Collected data entries:

::::::

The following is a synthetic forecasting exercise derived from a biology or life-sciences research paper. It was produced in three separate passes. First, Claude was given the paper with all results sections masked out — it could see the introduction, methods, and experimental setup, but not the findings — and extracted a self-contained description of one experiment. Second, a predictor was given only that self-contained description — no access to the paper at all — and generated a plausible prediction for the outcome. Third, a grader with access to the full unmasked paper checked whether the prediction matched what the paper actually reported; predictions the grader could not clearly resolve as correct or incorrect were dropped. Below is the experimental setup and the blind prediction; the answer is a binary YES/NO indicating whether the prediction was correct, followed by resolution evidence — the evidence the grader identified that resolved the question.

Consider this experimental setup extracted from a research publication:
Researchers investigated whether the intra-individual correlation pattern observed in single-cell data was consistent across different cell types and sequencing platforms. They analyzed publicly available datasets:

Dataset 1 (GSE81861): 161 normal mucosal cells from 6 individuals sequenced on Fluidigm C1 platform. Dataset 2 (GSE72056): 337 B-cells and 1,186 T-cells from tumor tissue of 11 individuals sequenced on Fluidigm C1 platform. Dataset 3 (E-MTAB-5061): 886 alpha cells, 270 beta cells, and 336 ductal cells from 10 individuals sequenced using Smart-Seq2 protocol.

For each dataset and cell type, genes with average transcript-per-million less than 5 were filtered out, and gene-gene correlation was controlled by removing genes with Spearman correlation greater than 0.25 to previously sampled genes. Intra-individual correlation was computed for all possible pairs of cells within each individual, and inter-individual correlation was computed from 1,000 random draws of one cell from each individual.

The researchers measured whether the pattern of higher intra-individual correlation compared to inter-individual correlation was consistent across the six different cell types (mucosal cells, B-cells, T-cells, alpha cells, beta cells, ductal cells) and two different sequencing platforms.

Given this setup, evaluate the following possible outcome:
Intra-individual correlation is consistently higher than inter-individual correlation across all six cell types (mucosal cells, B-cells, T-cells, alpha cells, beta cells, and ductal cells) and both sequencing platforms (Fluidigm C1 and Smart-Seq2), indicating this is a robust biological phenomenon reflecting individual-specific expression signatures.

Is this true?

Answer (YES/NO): YES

::::::

# Aim of the exercise:
Restate the data word for word. Begin at its first line, end at the line that contains "For each dataset", and include both.

# Written answer:
The following is a synthetic forecasting exercise derived from a biology or life-sciences research paper. It was produced in three separate passes. First, Claude was given the paper with all results sections masked out — it could see the introduction, methods, and experimental setup, but not the findings — and extracted a self-contained description of one experiment. Second, a predictor was given only that self-contained description — no access to the paper at all — and generated a plausible prediction for the outcome. Third, a grader with access to the full unmasked paper checked whether the prediction matched what the paper actually reported; predictions the grader could not clearly resolve as correct or incorrect were dropped. Below is the experimental setup and the blind prediction; the answer is a binary YES/NO indicating whether the prediction was correct, followed by resolution evidence — the evidence the grader identified that resolved the question.

Consider this experimental setup extracted from a research publication:
Researchers investigated whether the intra-individual correlation pattern observed in single-cell data was consistent across different cell types and sequencing platforms. They analyzed publicly available datasets:

Dataset 1 (GSE81861): 161 normal mucosal cells from 6 individuals sequenced on Fluidigm C1 platform. Dataset 2 (GSE72056): 337 B-cells and 1,186 T-cells from tumor tissue of 11 individuals sequenced on Fluidigm C1 platform. Dataset 3 (E-MTAB-5061): 886 alpha cells, 270 beta cells, and 336 ductal cells from 10 individuals sequenced using Smart-Seq2 protocol.

For each dataset and cell type, genes with average transcript-per-million less than 5 were filtered out, and gene-gene correlation was controlled by removing genes with Spearman correlation greater than 0.25 to previously sampled genes. Intra-individual correlation was computed for all possible pairs of cells within each individual, and inter-individual correlation was computed from 1,000 random draws of one cell from each individual.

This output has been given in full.